• Task inputs:
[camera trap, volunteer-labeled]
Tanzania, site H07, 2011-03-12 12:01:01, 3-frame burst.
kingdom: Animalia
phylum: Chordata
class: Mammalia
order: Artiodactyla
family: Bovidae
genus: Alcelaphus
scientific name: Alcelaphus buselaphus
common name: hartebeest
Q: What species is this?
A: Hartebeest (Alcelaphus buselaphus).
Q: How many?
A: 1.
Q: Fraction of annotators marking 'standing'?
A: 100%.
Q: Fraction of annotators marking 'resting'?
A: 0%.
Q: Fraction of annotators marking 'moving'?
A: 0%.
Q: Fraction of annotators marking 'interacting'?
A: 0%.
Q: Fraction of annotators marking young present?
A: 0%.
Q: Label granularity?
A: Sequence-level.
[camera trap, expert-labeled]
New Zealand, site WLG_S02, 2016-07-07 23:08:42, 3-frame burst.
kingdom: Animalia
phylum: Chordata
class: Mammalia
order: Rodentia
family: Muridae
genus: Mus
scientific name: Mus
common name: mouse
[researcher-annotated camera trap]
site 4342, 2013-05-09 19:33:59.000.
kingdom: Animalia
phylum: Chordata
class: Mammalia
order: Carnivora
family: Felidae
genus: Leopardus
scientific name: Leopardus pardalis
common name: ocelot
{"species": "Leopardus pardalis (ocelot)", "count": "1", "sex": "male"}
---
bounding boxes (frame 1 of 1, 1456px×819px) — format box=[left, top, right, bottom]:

• What you should do: Respond with the lines above, from the one that holds "scientific name: Leopardus pardalis" to the end of the listing, each repeated exactly, and with no other material.

• Exercise response:
scientific name: Leopardus pardalis
common name: ocelot
{"species": "Leopardus pardalis (ocelot)", "count": "1", "sex": "male"}
---
bounding boxes (frame 1 of 1, 1456px×819px) — format box=[left, top, right, bottom]:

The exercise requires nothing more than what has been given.